• **EXERCISE GOAL**
In the records below, locate the line containing "What spatial distance", then output that line and all later lines exactly, through the last one.

==============================

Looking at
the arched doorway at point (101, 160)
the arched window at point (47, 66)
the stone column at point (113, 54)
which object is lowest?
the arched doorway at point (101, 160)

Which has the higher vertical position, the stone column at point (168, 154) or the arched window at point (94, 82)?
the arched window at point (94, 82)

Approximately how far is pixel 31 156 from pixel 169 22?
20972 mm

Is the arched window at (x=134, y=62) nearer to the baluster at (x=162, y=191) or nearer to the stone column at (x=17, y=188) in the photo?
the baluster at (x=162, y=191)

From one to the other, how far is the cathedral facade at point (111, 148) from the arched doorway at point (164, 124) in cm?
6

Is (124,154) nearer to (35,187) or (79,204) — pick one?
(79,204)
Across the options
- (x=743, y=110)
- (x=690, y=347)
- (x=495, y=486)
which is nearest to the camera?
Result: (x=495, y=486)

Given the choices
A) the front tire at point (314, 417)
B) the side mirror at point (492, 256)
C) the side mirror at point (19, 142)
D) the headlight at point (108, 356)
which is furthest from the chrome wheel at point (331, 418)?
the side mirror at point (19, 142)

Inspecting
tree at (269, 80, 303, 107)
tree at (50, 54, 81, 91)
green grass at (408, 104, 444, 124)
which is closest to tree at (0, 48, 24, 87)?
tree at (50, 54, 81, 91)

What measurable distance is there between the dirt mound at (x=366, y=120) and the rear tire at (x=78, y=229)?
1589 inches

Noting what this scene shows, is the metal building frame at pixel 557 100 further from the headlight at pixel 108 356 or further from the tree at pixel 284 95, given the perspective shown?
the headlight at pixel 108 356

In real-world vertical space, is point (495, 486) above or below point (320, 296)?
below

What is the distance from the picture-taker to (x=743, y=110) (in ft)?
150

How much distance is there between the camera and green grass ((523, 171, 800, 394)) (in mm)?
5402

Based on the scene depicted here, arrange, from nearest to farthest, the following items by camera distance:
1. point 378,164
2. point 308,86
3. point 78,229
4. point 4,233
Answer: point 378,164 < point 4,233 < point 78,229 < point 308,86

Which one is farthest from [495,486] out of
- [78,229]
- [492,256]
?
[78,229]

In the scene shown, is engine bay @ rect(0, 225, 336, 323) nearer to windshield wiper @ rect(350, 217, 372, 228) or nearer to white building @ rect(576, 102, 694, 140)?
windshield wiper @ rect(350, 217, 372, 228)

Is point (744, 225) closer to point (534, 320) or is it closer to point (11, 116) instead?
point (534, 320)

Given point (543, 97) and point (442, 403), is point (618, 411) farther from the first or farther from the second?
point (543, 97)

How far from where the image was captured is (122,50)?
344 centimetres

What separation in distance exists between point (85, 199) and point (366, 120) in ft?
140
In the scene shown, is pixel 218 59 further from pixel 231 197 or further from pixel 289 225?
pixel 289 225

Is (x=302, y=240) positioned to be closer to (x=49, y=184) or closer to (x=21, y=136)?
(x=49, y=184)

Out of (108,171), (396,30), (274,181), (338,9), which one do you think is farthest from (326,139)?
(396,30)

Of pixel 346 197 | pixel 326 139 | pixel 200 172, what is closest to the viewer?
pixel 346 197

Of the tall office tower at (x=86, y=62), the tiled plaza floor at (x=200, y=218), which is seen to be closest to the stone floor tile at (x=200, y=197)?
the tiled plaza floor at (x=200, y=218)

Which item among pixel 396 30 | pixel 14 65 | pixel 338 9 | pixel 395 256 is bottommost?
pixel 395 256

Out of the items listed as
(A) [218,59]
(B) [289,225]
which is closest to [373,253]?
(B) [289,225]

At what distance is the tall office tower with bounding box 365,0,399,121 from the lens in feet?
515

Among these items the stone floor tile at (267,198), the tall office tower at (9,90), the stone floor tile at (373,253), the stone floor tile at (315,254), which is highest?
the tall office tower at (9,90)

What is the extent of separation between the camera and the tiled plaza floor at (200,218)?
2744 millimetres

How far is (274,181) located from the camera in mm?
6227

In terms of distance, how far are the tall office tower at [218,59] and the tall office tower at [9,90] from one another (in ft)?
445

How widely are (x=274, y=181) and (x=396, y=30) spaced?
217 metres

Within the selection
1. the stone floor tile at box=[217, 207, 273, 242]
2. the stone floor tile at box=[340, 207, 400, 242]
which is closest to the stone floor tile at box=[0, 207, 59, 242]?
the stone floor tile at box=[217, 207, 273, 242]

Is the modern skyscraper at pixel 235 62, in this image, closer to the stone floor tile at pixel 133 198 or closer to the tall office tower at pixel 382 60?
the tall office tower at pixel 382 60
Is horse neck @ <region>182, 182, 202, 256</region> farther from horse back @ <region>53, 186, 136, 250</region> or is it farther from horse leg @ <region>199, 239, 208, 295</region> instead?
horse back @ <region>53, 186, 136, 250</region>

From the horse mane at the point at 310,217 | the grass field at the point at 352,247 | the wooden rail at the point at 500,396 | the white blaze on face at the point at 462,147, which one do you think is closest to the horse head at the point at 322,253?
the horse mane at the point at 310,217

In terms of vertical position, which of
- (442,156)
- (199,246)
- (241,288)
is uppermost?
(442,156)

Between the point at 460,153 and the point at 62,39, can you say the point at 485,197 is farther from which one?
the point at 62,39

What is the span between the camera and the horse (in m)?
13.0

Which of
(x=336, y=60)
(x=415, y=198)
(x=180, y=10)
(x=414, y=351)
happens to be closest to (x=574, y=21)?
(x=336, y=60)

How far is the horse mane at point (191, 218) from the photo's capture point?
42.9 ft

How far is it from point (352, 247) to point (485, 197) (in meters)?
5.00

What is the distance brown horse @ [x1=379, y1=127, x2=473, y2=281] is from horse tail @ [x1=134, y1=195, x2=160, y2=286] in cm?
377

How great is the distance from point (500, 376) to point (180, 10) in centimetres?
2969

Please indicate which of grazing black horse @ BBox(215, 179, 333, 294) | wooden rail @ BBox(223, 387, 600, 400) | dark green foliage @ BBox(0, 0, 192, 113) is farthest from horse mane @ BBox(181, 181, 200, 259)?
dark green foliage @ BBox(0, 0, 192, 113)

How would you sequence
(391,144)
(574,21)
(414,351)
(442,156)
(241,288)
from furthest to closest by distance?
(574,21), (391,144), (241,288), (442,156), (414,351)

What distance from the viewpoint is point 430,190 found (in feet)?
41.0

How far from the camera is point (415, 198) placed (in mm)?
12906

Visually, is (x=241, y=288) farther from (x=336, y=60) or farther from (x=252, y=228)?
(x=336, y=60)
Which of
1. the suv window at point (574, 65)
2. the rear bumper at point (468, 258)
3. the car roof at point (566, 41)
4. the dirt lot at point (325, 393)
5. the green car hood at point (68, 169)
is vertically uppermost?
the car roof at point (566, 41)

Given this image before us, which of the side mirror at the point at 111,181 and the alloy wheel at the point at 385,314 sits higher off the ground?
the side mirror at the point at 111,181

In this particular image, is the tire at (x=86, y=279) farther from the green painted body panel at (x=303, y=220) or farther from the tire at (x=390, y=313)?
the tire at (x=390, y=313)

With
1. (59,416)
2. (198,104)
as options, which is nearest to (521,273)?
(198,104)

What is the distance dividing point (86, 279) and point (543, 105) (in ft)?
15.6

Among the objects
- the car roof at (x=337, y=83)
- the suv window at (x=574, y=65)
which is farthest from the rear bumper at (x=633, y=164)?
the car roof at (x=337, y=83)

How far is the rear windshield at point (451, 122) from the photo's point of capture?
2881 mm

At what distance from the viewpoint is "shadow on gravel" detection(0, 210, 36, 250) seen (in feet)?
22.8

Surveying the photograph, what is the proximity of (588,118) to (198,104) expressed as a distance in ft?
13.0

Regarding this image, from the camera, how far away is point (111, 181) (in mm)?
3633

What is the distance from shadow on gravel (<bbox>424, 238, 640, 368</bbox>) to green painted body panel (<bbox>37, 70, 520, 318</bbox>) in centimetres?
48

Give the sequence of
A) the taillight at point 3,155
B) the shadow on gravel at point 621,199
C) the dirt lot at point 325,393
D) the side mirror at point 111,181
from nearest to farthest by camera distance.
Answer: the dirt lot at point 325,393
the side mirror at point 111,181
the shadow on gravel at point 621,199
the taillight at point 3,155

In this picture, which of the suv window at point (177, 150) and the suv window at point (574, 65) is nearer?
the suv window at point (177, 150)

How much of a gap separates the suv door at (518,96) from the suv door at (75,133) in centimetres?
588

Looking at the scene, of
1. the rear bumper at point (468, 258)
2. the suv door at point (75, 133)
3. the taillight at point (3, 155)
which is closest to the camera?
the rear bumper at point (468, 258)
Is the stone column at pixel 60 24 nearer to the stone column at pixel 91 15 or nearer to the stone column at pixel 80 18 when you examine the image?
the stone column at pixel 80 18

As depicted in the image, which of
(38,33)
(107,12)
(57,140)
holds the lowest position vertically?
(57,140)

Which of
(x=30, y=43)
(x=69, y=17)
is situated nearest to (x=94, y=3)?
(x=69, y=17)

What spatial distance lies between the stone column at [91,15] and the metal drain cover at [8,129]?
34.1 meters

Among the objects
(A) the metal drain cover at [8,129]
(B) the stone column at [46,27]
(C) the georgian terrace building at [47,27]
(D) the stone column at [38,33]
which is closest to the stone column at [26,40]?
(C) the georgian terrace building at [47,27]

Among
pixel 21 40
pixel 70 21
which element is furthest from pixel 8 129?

==============================

• **WRITTEN ANSWER**
What spatial distance lies between the stone column at [91,15] and the metal drain cover at [8,129]?
34.1 meters

Among the objects
(A) the metal drain cover at [8,129]
(B) the stone column at [46,27]
(C) the georgian terrace building at [47,27]
(D) the stone column at [38,33]
which is closest to the stone column at [26,40]?
(C) the georgian terrace building at [47,27]

Among
pixel 21 40
pixel 70 21
which element is furthest from pixel 8 129?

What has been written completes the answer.